Wikidata and its web of interconnected items lends itself to automated clustering. I have used my Wikidata query tool to quickly (as in, a few minutes) check all clusters of humans, that is, items about humans connected by properties such as mother, child, spouse, brother, etc.
At the time of writing, there are 11,784 clusters on Wikidata, each containing two or more humans. The largest one is the supercluster “European Royalty” with 20,543 members. 7,471 clusters contain only two humans, 1,955 contain three, and the numbers drop from there.

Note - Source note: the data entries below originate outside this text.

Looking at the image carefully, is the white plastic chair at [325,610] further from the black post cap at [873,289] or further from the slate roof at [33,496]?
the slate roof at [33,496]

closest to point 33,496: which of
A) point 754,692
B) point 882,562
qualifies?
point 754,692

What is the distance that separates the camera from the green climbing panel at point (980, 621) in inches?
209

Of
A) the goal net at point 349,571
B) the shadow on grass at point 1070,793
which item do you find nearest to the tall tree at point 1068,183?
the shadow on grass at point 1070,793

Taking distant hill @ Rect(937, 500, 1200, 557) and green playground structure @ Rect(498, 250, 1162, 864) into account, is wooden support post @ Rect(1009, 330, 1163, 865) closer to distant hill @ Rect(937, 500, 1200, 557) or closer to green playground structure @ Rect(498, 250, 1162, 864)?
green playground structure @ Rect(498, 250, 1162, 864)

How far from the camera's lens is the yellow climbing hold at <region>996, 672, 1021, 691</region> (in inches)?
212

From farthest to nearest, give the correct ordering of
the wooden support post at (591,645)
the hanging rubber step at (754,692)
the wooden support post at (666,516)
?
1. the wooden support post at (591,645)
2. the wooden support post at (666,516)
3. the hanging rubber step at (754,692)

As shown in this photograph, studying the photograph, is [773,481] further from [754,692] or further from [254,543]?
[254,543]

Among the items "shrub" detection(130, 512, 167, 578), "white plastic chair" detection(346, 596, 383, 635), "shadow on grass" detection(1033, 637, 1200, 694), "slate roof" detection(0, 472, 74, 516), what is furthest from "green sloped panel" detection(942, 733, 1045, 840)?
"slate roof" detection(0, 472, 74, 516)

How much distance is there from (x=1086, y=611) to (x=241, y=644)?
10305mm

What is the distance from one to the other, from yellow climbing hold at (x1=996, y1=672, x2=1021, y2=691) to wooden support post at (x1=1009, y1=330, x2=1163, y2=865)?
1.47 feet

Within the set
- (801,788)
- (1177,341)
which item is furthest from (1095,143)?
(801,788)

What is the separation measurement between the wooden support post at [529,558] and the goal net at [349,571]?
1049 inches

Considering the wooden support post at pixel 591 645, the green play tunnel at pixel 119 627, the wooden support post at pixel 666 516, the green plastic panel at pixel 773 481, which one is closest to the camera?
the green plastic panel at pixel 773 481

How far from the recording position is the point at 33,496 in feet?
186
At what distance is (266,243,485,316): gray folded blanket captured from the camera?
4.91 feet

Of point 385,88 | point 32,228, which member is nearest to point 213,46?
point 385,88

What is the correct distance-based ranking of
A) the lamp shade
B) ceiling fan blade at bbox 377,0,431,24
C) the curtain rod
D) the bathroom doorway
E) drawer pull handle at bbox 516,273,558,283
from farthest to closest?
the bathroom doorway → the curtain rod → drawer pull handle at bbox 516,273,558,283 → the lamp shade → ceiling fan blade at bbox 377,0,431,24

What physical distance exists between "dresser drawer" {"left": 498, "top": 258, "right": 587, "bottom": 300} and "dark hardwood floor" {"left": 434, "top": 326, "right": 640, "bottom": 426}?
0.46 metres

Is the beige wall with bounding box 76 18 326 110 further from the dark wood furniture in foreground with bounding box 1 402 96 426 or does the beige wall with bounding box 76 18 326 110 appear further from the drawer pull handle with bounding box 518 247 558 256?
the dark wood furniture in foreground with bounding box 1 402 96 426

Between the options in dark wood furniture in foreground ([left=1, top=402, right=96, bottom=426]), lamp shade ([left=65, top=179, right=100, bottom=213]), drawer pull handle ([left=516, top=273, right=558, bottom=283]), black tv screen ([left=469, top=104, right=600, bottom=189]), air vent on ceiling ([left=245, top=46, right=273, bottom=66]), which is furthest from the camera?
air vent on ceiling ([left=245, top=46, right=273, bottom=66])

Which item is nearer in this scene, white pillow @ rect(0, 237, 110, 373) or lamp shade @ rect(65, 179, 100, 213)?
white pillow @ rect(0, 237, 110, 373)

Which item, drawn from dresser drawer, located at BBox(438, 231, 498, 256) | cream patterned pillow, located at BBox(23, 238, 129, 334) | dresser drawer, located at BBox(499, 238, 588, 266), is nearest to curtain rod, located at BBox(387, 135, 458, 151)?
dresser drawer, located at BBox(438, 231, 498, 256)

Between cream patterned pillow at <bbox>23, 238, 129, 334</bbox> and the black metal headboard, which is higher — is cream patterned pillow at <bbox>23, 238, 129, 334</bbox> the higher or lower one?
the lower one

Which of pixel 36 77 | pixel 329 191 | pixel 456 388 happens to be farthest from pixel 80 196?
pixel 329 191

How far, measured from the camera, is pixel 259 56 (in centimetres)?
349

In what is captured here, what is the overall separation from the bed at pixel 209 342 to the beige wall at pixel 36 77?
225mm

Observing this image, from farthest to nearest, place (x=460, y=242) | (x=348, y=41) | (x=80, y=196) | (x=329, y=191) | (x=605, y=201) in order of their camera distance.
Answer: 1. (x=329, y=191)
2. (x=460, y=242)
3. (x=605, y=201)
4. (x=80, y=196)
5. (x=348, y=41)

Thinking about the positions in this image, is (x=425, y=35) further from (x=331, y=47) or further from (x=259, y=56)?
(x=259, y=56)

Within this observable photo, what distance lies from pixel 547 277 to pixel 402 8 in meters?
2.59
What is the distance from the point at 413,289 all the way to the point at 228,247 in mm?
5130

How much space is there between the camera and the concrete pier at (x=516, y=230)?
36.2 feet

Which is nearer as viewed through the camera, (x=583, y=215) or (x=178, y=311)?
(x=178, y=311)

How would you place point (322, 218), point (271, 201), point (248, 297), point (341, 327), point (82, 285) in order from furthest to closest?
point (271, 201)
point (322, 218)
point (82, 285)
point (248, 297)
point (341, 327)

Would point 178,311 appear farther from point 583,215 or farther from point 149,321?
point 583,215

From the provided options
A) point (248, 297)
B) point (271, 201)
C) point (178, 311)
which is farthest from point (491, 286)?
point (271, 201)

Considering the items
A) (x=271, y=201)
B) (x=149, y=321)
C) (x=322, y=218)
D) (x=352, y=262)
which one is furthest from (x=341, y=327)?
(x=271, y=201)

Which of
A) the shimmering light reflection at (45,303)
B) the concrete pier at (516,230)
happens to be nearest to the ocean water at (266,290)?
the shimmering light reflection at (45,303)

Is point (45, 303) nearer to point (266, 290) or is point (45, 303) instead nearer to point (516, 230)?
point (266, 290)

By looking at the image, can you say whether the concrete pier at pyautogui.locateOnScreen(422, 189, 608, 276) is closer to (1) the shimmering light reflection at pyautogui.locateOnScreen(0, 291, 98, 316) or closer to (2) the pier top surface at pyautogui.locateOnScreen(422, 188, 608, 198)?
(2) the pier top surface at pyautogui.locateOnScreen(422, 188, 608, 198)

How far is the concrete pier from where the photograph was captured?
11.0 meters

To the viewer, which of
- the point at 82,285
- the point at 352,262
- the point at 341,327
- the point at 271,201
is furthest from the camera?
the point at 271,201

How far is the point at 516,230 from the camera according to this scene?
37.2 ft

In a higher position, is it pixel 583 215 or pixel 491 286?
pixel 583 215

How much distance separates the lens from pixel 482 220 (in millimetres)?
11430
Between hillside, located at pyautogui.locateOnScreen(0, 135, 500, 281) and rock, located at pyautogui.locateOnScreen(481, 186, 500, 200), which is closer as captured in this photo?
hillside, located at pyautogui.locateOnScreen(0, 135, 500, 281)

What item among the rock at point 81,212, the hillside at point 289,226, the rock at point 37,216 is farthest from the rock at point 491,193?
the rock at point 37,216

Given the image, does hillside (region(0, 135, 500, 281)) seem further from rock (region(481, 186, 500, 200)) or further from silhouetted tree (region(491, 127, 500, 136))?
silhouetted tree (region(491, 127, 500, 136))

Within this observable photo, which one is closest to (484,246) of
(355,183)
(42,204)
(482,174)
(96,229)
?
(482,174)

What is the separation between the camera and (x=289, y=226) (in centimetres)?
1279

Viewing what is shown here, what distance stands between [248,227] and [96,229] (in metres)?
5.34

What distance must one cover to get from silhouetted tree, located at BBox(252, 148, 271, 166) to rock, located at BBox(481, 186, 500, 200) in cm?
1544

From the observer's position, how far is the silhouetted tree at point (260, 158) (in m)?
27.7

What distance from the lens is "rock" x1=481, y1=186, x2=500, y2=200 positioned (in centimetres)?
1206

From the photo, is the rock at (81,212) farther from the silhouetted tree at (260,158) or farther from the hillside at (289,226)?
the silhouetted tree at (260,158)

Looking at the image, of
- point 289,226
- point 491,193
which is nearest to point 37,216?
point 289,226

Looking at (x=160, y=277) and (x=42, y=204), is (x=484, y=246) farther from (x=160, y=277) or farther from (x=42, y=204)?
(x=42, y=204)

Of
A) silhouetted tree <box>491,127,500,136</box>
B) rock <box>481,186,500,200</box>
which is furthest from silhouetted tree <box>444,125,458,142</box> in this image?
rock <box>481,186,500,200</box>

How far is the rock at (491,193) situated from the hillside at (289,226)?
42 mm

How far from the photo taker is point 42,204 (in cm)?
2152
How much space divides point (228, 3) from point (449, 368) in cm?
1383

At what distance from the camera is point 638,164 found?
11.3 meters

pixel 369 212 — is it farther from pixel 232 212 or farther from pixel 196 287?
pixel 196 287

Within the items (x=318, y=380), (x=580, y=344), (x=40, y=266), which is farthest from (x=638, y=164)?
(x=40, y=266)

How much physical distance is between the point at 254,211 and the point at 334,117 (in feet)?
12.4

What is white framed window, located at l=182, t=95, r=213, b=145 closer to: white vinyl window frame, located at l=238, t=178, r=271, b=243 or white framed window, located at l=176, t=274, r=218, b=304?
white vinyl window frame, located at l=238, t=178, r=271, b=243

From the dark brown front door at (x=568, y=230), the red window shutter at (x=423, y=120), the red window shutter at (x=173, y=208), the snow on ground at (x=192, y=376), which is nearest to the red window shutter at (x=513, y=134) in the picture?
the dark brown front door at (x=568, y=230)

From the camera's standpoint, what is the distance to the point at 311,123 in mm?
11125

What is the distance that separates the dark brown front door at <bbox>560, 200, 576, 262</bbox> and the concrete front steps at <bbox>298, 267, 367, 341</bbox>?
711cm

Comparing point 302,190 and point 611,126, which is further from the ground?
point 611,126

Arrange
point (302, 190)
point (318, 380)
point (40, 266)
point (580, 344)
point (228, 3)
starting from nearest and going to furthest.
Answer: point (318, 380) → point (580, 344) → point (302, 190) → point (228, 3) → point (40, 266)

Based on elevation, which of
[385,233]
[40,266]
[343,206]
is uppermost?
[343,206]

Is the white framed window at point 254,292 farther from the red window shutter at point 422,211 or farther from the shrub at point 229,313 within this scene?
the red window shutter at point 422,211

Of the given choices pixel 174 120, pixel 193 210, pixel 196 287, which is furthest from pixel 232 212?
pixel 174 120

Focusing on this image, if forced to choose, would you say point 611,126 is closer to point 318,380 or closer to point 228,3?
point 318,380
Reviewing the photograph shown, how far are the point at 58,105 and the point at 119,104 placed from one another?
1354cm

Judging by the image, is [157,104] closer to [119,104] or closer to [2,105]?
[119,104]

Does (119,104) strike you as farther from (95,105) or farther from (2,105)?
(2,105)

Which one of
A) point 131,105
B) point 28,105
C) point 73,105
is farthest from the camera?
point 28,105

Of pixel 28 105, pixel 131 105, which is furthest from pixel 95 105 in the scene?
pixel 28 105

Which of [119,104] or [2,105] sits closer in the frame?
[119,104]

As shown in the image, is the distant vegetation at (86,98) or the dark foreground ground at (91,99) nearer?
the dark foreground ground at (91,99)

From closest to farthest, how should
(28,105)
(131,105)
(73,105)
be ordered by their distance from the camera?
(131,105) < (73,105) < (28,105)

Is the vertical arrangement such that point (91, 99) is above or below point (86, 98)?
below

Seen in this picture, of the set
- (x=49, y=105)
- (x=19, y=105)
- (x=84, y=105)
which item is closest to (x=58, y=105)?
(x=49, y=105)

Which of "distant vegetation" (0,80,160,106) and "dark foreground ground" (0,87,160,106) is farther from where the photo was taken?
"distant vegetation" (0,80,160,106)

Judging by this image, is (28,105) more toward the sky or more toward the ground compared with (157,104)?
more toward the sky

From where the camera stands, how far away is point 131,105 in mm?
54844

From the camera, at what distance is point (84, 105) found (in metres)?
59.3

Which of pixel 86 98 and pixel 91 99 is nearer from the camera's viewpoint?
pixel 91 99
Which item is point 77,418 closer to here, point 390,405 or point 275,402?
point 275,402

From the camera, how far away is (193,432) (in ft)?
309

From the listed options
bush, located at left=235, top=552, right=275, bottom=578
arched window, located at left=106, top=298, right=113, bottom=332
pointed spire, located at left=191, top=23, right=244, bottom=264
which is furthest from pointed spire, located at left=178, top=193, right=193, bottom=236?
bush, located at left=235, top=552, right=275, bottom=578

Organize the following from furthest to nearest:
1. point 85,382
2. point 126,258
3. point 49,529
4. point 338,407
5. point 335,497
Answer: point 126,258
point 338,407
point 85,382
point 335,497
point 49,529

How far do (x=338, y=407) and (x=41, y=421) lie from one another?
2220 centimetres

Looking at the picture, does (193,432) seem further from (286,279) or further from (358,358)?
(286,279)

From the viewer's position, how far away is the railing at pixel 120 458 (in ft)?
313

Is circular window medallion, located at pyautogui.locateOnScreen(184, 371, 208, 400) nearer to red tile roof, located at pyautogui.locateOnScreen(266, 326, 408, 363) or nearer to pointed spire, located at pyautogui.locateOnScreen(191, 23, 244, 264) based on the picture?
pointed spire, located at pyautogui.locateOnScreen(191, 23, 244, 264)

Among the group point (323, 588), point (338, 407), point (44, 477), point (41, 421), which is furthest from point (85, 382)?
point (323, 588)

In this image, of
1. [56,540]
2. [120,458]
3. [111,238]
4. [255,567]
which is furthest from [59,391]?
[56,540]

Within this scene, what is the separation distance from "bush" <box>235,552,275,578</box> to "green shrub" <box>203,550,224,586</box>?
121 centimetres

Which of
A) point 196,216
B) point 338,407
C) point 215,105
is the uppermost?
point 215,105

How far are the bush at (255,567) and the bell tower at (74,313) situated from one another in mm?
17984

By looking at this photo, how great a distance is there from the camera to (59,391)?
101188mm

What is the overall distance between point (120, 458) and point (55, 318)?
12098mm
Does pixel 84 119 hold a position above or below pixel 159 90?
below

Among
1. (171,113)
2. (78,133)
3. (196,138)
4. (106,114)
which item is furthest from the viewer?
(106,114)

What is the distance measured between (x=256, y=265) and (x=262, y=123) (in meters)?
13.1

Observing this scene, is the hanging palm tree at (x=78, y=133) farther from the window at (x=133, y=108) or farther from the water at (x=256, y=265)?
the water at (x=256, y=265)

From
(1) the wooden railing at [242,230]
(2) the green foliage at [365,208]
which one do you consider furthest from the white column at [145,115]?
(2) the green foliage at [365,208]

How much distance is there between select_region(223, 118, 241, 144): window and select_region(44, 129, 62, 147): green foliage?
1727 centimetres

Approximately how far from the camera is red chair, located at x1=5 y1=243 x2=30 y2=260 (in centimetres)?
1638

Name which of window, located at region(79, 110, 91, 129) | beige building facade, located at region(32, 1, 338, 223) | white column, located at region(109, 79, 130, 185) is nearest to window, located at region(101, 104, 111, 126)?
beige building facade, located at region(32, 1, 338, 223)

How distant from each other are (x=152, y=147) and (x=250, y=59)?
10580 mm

Beyond the royalty supercluster, the largest ones include:
- house of Gemmingen (216 humans)
- some Greeks (102 humans)
- assorted Indian emperors (98 humans)
- kings of Saudi-Arabia (96 humans)
I have uploaded the cluster list here; each row has a item to start with, and the size of the cluster (=number of humans). The members of the cluster can be retrieved with the Wikidata query web[start_item][22,25,40,7,9,26,45,1038]. If there is interest, I can re-calculate this cluster list again later.
The missing origin of species
Now, instead of humans and their relations, what about taxa? We recently talked about taxonomy on Wikidata at WikiCon 2014, so I thought I’d modify the script to show that taxonomy on Wikidata is in a good state. Sadly, it is not.
Using “parent taxon”, as well as the deprecated “family” and “order” properties, I get a whooping 193,040 separate clusters; and that doesn’t even count completely “unconnected” items. The good news is, the main “supercluster” consists of 1,351,245 taxa that, presumably, can all be traced back to a common root “biota”.
But, the next one is a cluster of 1,006 taxa unconnected to that root. Using a modified query, I can get the unconnected root of that cluster, Molophilus. I have uploaded the complete cluster list here; a list of items per cluster, as well as the unconnected root, can be retrieved using the respective start item, and the methods demonstrated above.